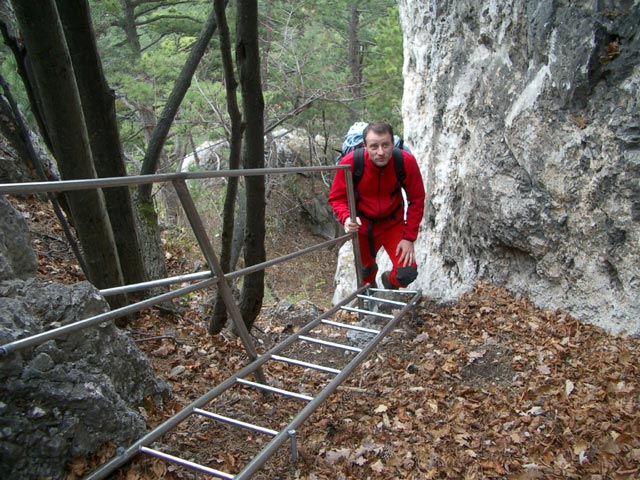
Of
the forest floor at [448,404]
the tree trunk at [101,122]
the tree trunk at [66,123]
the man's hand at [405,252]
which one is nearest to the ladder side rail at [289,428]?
the forest floor at [448,404]

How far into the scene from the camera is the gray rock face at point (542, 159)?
4.17 meters

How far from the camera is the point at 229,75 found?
5359 mm

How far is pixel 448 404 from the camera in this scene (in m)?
3.68

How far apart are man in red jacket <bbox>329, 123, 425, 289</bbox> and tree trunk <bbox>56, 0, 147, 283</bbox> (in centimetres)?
195

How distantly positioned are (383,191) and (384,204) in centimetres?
14

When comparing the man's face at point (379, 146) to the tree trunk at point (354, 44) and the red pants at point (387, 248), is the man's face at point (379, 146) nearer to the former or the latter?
the red pants at point (387, 248)

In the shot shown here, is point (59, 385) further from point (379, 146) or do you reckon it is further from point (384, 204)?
point (384, 204)

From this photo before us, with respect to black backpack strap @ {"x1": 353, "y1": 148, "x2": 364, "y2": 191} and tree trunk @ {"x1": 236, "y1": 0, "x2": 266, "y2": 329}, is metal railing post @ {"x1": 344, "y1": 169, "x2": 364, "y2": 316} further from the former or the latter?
tree trunk @ {"x1": 236, "y1": 0, "x2": 266, "y2": 329}

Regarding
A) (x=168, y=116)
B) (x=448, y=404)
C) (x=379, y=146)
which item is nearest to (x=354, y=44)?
(x=168, y=116)

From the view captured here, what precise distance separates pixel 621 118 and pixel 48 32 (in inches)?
163

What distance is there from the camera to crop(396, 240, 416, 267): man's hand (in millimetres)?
5035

——————————

Copy out every one of the records above character for character, leaving out the pictures.

- _OUTPUT FOR THIS EXERCISE_:
Of
the forest floor at [448,404]
the tree trunk at [101,122]
the tree trunk at [66,123]
the man's hand at [405,252]
which one is nearest to the ladder side rail at [289,428]?
the forest floor at [448,404]

How far into the scene from the camera is the gray rock face at point (542, 159)?
4.17 meters

How far from the camera is the point at 229,75 found?
5359 mm

How far is pixel 448 404 from the camera in this scene (in m)?
3.68

How far apart are man in red jacket <bbox>329, 123, 425, 289</bbox> and tree trunk <bbox>56, 0, 147, 283</bbox> (in centimetres)?
195

How distantly positioned are (383,191) and (384,204) in centimetres?
14

When comparing the man's face at point (379, 146) to the tree trunk at point (354, 44) and the red pants at point (387, 248), is the man's face at point (379, 146) nearer to the former or the latter?
the red pants at point (387, 248)

In the shot shown here, is point (59, 385) further from point (379, 146) or do you reckon it is further from point (384, 204)?
point (384, 204)

From this photo before us, with respect to black backpack strap @ {"x1": 353, "y1": 148, "x2": 364, "y2": 191} and tree trunk @ {"x1": 236, "y1": 0, "x2": 266, "y2": 329}, is metal railing post @ {"x1": 344, "y1": 169, "x2": 364, "y2": 316} further from the former or the latter?
tree trunk @ {"x1": 236, "y1": 0, "x2": 266, "y2": 329}

Regarding
A) (x=168, y=116)
B) (x=448, y=404)
C) (x=379, y=146)
which item is nearest to (x=354, y=44)?
(x=168, y=116)

From the view captured here, what precise distance separates pixel 621 118 and pixel 48 32 (in inches)?
163

What distance is there from the camera to crop(396, 240, 416, 267): man's hand (in millimetres)?
5035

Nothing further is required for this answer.